The same cost benefit of expanded testing would work for us. Our economy is highly dependent on international trade and lock downs cause billions in economic losses, far greater than the cost of any expanded testing policy. The shut down of business and shops also means less taxes go to the government. Each week that they continue, the government incurs billions in fiscal losses, money that it desperately needs to respond to the crisis. Much more aggressive testing policies would make it safer to relax travel restrictions and restrictions on normal life, would allow a higher level of economic activity during the next 12 months, and it would increase public confidence. It would also give us earlier warning of when a new outbreak requires stronger action, and allow us to minimize total lockdowns.
I am told that MOH has enough capacity to meet the current requests for tests. I also hear from doctors that they can sometimes order tests even when their patients don’t meet the official requirements, which is a good thing and typical of how our MOH flexibly adjusts to new challenges. MOH does not do a good job in sharing information, but the country including universities and private sector, may have capacity to do around 500 tests a day. New machines ordered by MOH and others may add several hundred tests a day. This compares with capacity for tens of thousands a day in places like Taiwan, Hong Kong and Singapore with similar or smaller populations.
This will not be enough if we want to maintain Sri Lanka’s status as a country with a low level epidemic and keep our ports, businesses, schools and universities open. Aggressive and high levels of testing will not only save lives, but it’s an investment that could give our economy a major comparative advantage in the next few months.

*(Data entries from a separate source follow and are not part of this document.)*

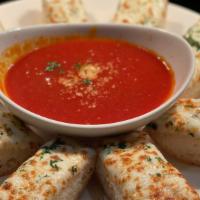 Garlic Cheese Bread · Garlic Cheese Bread served with our house made marinara for dipping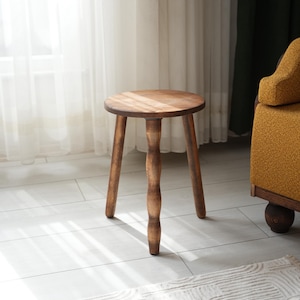 May include: A wooden stool with a round seat and three legs. The legs are turned and have a decorative design. The stool is brown and has a natural finish.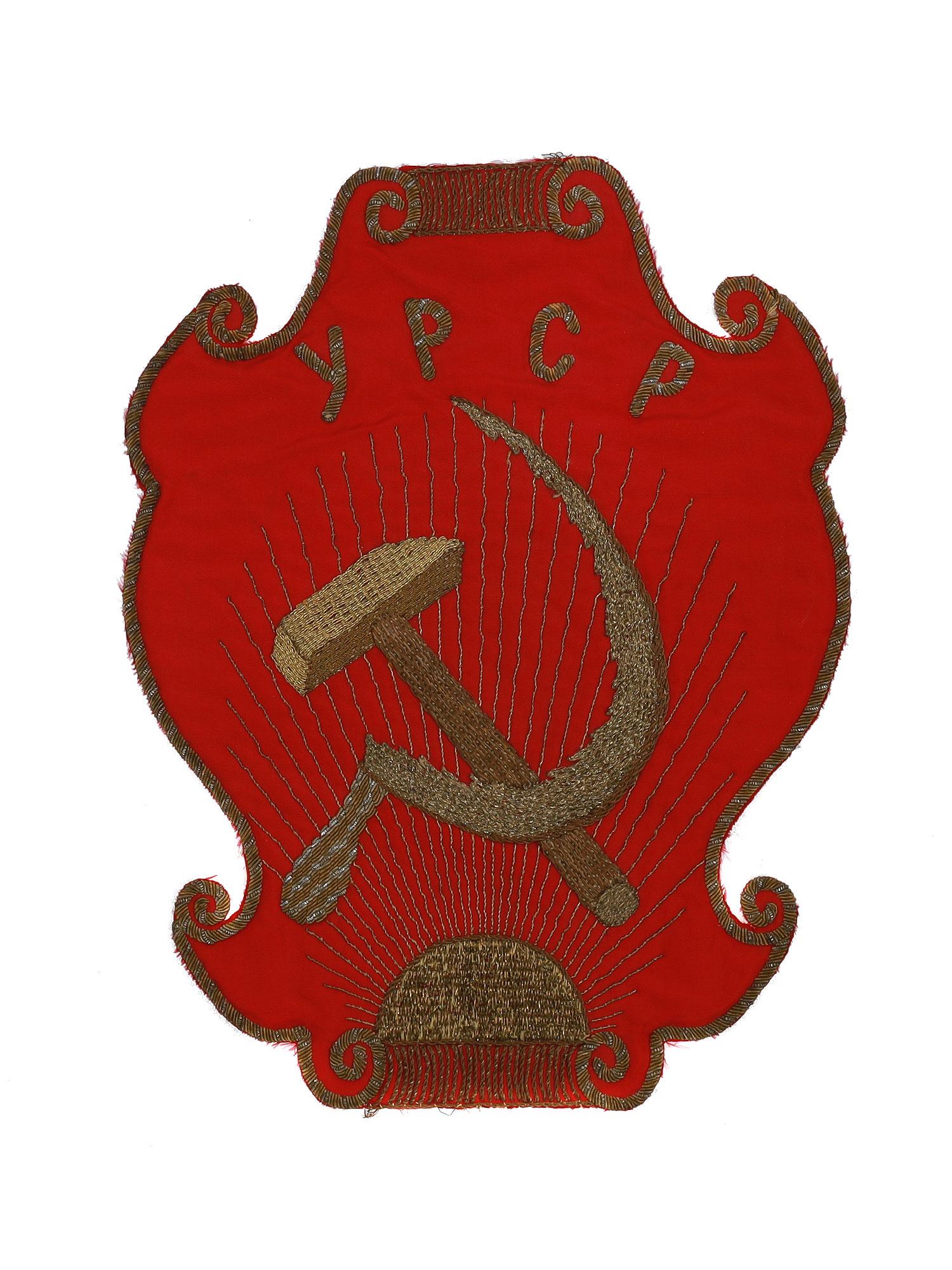 A RARE EARLY UKRAINE EBROIDERED SYMBOL, 1920'S: A rare early Soviet Ukraine banner symbol of the newly-formed Republic. This hand-embroidered with gold and silver thread on a red silk symbol was a part of a large Soviet Ukraine banner made around 1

The government needs to take a broader perspective. It needs to find the money and push MOH to expand testing beyond immediate requirements. If immediate access to cash is the problem, special assistance is now available from the World Bank and other international agencies, and even commercial loans make sense given the pay-off.
Expanding test capacity means buying more machines and also reducing the time between testing and results by equipping more hospitals and investing in better machines that can produce results much faster. It may also need additional measures such as mobilizing the army to help with logistics and setting up a transport chain to move samples to labs. Having done that, we should move to a more aggressive testing approach including encouraging doctors to order tests on the basis of symptoms alone, testing more at risk people without symptoms, incorporating testing into our handling of airport arrivals, and increasing routine surveillance of high risk groups such as patients with pneumonia or flu symptoms.
*Thanks to Nilmini Wijemunige at IHP for the chart comparing testing rates in different countries.